__GIVEN TEXT__:
^^^^^^^^^^^^^^^^

The London Art Fair of Modern British and contemporary art was held at Business Design Centre from 19th until 24th of January. Frieze Art Fair is the first choice for contemporary art lovers and critics because more prestigious artists and galleries exhibit there. However, it does not mean that the London Art Fair is less interesting.

 The space was like a warehouse, spacious and light. All the gallerys’ booths were spread over three levels. The different colours and textures of the artworks create a vibrant palette. Unlike the majority of other art fairs more galleries were open about their prices and put them on the wall. The London Art Fair was very budget-friendly because the price range was from hundreds to hundreds of thousands. A lot of galleries also offered prints of artworks for those who were not looking to spend much.

 Danielle Arnaud Gallery represented Suki Best’s mixed media artworks. Two were cardboard jigsaws of country houses painted with black ink and varnished. The price for each piece was £1340. It interesting because jigsaws have appeared in the Artissima Art Fair as well, created by the Intalian artist Christian Manuel Zanon.


Suki Best, £1,340

Pertwee Anderson & Gold represented refreshing and colourful pieces of art. These were basketballs featured as parts of fruits created by Simon Shepherd, who is combining natural and manufactured. Each piece can be purchased for £3500.


Simon Shepherd, £3,500

Merville Galleries featured a copper dress “Medusa” made by Susie Macmurray. The dress is made from 150 to 200 thousand copper rings and it weights about 300 kilogram. The artist created the chains first and then shaped it in the dress, it took 6 months and 2 assistants to produce this piece.


“Medusa”, Susie Macmurray, £60,000

 There was largely artworks presented, however, on the top floor you could find furniture departments as well as The New York Times newspaper stand. I had a pleasant overall impression from visiting the Art Fair. If you want to fully decorate your house it can be a good place to start shopping.

Moment of Impact

The exhibition “Moment of Impact” (16th of January – 7th of February) at The Lazarides Gallery next to Oxford Street featurqes the first-ever solo Mark Jenkins’s (b. Virginia, USA, 1970) show in the UK. The artist mostly known for street sculptures and installations has created mixed media statues and three-dimensional canvases, 11 of which are represented in the gallery. His sculptures are deliberately hyper-realistic and have different impacts on the viewer depending on whether they are placed in the formal gallery or on the street. The philosophy of Spanish figurative sculptor Juan Munoz, who was described as the “storyteller”, influences Jenkins’s art. Indeed, each Mark Jenkins’s sculpture has a story and meaning behind it.

^^^^^^^^^^^^^^^^

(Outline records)
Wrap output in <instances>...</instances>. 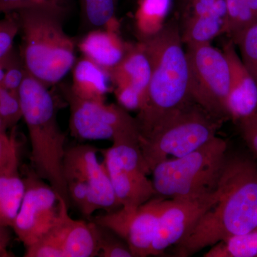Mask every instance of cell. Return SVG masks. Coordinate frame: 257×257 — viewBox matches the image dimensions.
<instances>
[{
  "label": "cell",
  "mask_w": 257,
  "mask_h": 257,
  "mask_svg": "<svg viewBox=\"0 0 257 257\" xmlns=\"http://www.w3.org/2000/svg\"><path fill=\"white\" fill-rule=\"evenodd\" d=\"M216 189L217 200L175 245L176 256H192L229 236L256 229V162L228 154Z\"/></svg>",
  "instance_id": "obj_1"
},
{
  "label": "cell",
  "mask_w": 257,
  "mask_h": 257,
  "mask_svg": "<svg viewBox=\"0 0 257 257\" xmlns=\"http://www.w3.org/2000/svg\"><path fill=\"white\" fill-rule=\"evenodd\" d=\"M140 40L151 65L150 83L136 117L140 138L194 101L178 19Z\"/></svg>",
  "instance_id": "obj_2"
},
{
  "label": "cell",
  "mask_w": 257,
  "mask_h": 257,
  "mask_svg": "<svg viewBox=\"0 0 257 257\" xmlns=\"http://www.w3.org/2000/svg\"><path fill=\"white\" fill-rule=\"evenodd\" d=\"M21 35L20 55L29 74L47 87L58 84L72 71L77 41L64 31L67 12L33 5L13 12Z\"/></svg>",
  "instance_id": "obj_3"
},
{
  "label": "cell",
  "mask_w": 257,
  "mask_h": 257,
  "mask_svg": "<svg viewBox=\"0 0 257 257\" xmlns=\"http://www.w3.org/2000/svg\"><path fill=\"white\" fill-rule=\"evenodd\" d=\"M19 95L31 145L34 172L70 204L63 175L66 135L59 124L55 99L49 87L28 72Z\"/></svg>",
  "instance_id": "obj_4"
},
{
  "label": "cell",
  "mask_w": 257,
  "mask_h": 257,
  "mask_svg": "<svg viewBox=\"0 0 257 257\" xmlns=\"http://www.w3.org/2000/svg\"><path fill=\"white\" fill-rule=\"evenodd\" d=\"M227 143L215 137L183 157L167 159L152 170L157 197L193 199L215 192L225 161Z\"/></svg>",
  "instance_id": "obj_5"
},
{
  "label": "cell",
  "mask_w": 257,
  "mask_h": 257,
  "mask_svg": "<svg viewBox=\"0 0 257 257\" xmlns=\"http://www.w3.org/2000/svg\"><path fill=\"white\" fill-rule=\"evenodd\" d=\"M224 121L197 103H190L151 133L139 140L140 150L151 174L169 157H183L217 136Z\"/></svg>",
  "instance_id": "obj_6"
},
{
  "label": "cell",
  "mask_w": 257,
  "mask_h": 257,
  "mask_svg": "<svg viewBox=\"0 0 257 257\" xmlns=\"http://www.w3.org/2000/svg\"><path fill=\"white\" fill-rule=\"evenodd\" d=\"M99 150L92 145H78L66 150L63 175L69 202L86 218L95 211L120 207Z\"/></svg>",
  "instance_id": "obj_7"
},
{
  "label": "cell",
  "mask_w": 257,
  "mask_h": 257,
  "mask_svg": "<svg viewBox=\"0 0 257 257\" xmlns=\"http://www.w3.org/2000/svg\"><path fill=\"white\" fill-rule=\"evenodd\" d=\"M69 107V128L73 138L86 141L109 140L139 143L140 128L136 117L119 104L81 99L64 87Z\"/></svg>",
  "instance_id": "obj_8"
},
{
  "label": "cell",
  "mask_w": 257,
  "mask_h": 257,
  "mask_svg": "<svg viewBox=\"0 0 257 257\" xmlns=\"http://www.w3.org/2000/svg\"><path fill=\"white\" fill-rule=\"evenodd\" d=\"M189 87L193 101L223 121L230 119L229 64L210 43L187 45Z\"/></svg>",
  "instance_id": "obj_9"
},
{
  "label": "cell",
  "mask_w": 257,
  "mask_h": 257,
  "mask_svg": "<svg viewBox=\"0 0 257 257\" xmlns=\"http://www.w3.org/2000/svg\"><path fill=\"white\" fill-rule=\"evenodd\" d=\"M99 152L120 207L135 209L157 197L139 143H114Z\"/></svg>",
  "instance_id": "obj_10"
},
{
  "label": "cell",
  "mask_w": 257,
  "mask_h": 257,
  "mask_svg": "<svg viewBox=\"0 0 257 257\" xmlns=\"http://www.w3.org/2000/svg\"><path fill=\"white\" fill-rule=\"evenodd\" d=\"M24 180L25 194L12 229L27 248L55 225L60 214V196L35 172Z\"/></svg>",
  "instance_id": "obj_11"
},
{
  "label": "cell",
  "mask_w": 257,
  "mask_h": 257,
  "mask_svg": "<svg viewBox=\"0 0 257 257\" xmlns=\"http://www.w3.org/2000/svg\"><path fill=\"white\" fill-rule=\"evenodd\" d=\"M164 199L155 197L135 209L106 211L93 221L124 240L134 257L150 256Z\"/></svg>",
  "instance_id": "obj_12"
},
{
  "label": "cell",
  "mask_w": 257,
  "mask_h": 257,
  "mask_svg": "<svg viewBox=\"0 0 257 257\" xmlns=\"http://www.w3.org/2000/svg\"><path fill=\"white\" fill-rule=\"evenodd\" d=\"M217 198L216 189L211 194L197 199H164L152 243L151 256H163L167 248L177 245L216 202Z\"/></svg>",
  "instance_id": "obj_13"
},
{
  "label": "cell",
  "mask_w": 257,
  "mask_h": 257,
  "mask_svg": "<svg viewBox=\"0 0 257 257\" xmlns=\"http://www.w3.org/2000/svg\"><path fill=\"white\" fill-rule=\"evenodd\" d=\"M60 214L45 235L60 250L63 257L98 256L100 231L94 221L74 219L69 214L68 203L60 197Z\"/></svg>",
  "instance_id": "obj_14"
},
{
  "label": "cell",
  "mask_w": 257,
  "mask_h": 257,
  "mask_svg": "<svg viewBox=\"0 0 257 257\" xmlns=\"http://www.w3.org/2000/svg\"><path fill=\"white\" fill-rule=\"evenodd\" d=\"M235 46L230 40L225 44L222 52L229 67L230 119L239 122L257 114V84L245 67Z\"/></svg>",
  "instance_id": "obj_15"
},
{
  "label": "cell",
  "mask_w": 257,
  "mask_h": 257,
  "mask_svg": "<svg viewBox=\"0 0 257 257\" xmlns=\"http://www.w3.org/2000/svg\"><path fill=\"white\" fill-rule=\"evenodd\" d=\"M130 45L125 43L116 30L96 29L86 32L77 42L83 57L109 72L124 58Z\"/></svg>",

^^^^^^^^^^^^^^^^

__ACTIONS TO TAKE__:
**1.** In the art fair review, over how many levels were the galleries' booths spread?
**2.** Using the art fair review, explain why Frieze Art Fair is the first choice for contemporary art lovers and critics.

__TASK-BY-TASK SOLUTIONS__:
**1.** Three levels.

**2.** Frieze Art Fair is the first choice because more prestigious artists and galleries exhibit there. The review adds that this does not make the London Art Fair less interesting.